Ledger’s solution: Thanks to the admin rule, the authorization of multiple admins is required to create a wallet and define its specific governance rules. Since administrators cannot create a transaction, the administrator would need to collude both with the requisite number of other administrators, and the correct number of operators in order to successfully create and confirm a malicious transaction. Each step they perform in this process would be recorded and viewable on the platform for other non-malicious users to see, leading to a high probability that an internal attack could be thwarted by a non-malicious party.

Fat finger errors are another common problem when dealing with financial transfers and occur when a privileged user in an authorization flow makes a mistake or accidentally confirms something by pressing the wrong key/clicking the wrong option etc. In the case of managing digital asset transfers, fat finger errors could include entering the wrong digital currency amount, making a mistake with the withdrawal address or accidentally confirming a flawed transaction.

Ledger’s solution: *All transactions created on the Vault are subject to a customizable approval flow, which can require a minimum number of operator validations and approvals or other conditions to be met before the transfer is signed and broadcast. Depending on the perceived risk of a fat finger error, the number of operators required to confirm the transaction can vary, allowing Vault customers to add as many layers of checks as necessary before a transaction is confirmed. Vault customers also have the option to set conditional workflows based upon whitelisted addresses and transaction thresholds. This means that if an employee accidentally added a 0 to the end of a transaction size, it could automatically require additional approvals from the compliance team, eliminating the risk of sending incorrect values or even to erroneous addresses.

The signature of a rogue firmware or script is potentially one of the most damaging exploits possible, since this could allow the installation of backdoored firmware on the HSM and potentially lead to extraction of the secrets.

Ledger’s solution: This would require the collusion of multiple Ledger executives since signing a new firmware is a multi-signature process.

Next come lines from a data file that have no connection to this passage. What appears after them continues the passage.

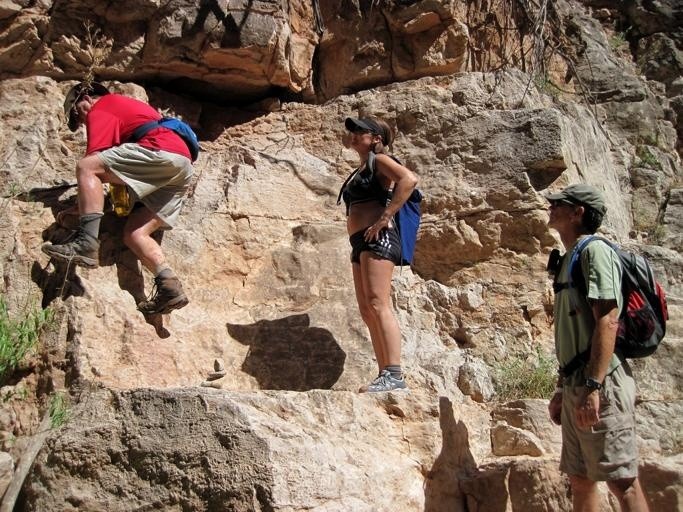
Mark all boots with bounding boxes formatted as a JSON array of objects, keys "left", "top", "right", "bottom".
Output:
[
  {"left": 40, "top": 225, "right": 101, "bottom": 269},
  {"left": 136, "top": 274, "right": 189, "bottom": 314}
]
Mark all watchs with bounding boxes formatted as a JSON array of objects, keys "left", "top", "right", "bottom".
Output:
[{"left": 584, "top": 379, "right": 602, "bottom": 390}]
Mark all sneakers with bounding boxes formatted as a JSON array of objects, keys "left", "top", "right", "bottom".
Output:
[{"left": 358, "top": 369, "right": 410, "bottom": 394}]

Several safeguards are in place to prevent this scenario, Including automatically notifying Vault users of an intended update to the HSM firmware, in addition to automatic deletion of all HSM data during the update process.

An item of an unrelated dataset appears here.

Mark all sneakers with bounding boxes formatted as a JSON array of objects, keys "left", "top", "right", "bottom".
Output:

Overcoming Obstacles in Digital Asset Management

With the Vault product, Ledger aims to enable firms of all sizes to benefit from secure digital asset storage without sacrificing accessibility. To achieve this, Ledger utilizes a two-pronged security solution consisting of a remote HSM component and multiple customer-side PSD components—these underpin a flexible governance system that acts to restrict and refine how administrators and operators can interact with accounts on the Vault.

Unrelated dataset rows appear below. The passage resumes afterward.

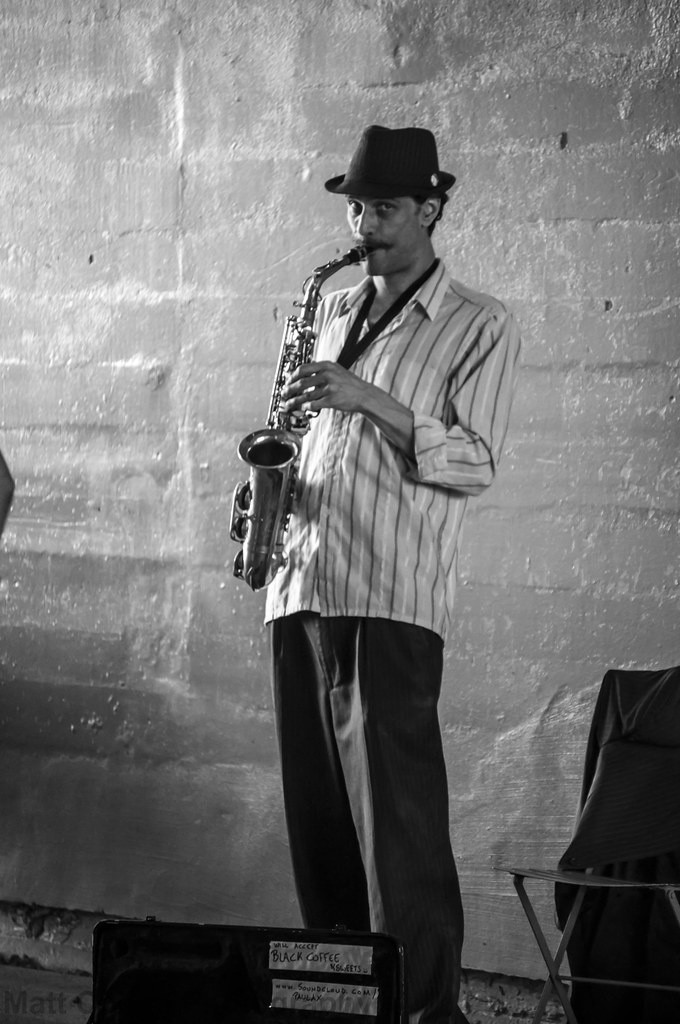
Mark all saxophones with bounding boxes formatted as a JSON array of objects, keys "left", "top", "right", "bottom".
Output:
[{"left": 230, "top": 244, "right": 372, "bottom": 592}]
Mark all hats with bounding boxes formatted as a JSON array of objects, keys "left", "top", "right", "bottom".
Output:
[{"left": 324, "top": 124, "right": 456, "bottom": 198}]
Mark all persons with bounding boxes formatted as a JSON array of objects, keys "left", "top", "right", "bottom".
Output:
[{"left": 263, "top": 124, "right": 518, "bottom": 1024}]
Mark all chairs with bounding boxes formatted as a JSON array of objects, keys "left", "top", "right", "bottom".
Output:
[{"left": 490, "top": 666, "right": 680, "bottom": 1024}]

Our HSMs are supplied by Gemalto, and have a security rating of FIPS-140-2 Level 3 (Federal Information Processing Standard) (3), which ensures a high requirement for role-based authentication and protection against tampering. These HSMs are hosted and operated by Equinix, the world’s largest data centre provider, which complies with the highest standards of security and operates strict access protocols.

Our secure elements are produced by ST Microelectronics, Europe’s largest semiconductor chip manufacturer, and are EAL5+ certified. These include several defenses against tampering, including a mesh and light sensors, and will automatically wipe contained keys when a tampering event is detected. All private keys, user IDs and encryption keys are generated offline using AIS-31 true random number generators, ensuring maximum entropy.

Ledger also protects customers by removing itself as a potential single point of failure by helping customers create a 3-part backup of their vault during the onboarding process. These backups should be stored in geographically diverse locations to maximize safety against theft or coercion-based attacks. Additional training is provided to customers, offering a briefing on secure storage of the master seed shards and best practices.

Should Ledger cease to exist, Vault funds would remain intact and could be easily recovered using the customer’s backups. Ledger remains unable to access user funds under any circumstance.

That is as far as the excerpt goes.